**Excerpted data**
_ _ _ _ _ _ _

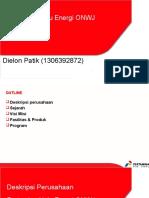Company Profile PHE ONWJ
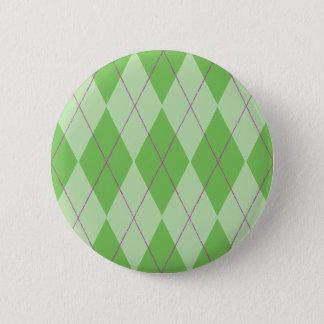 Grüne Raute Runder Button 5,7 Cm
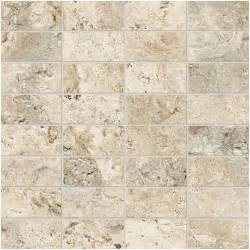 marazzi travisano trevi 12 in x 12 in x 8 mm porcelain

_ _ _ _ _ _ _

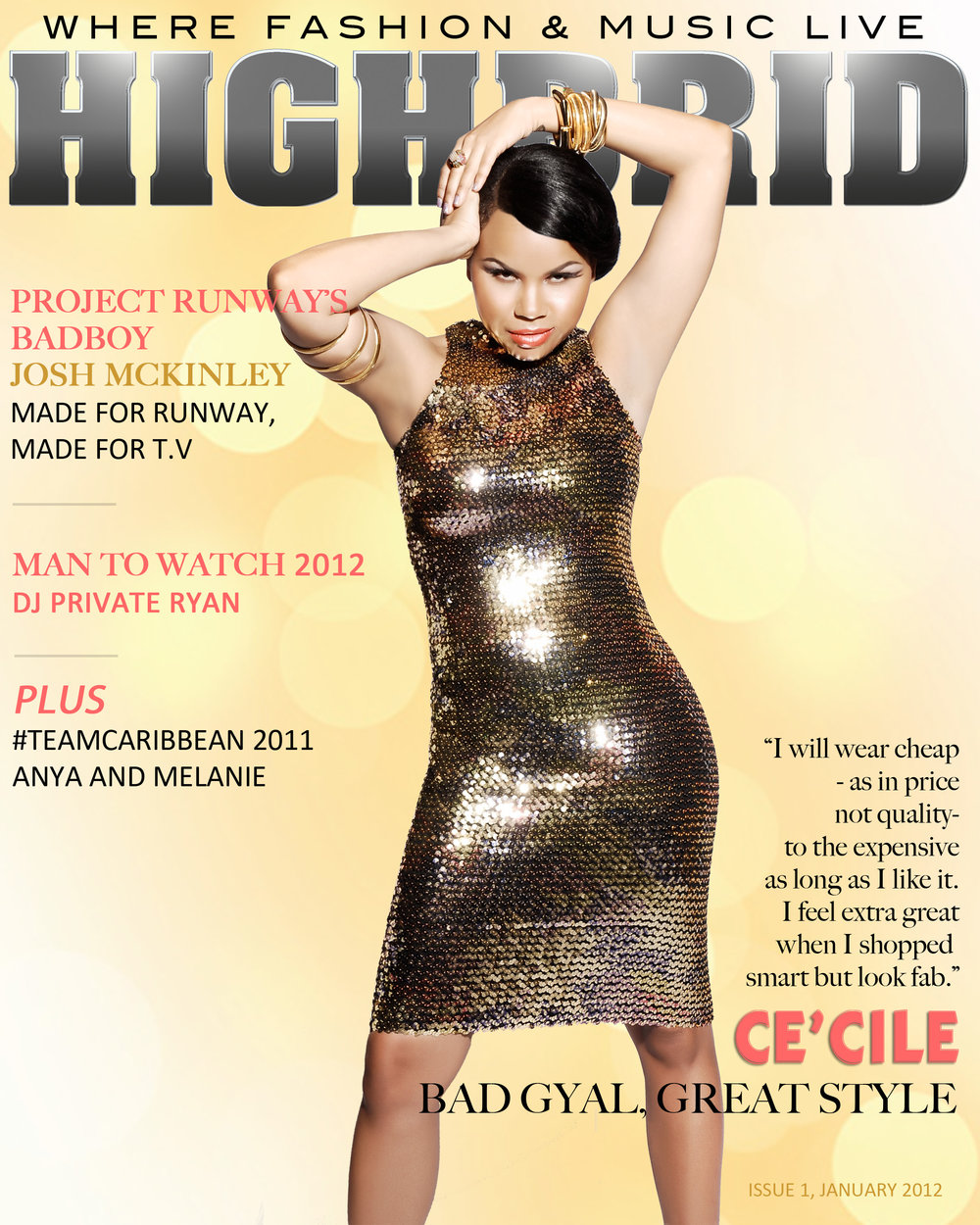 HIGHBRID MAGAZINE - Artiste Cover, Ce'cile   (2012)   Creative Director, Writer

_ _ _ _ _ _ _

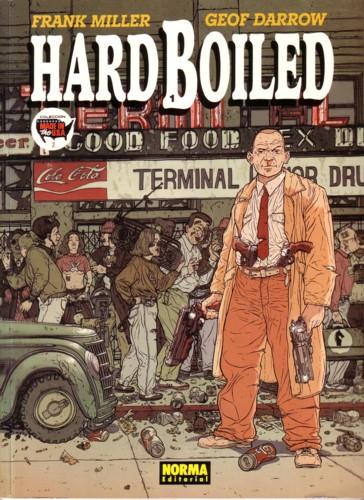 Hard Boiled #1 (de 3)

_ _ _ _ _ _ _

**Directions**
Start with the line above containing "Company Profile PHE ONWJ" and end with the line containing "marazzi travisano trevi". Set down that stretch exactly, without any pictures.

**Response**
Company Profile PHE ONWJ
 Grüne Raute Runder Button 5,7 Cm
 marazzi travisano trevi 12 in x 12 in x 8 mm porcelain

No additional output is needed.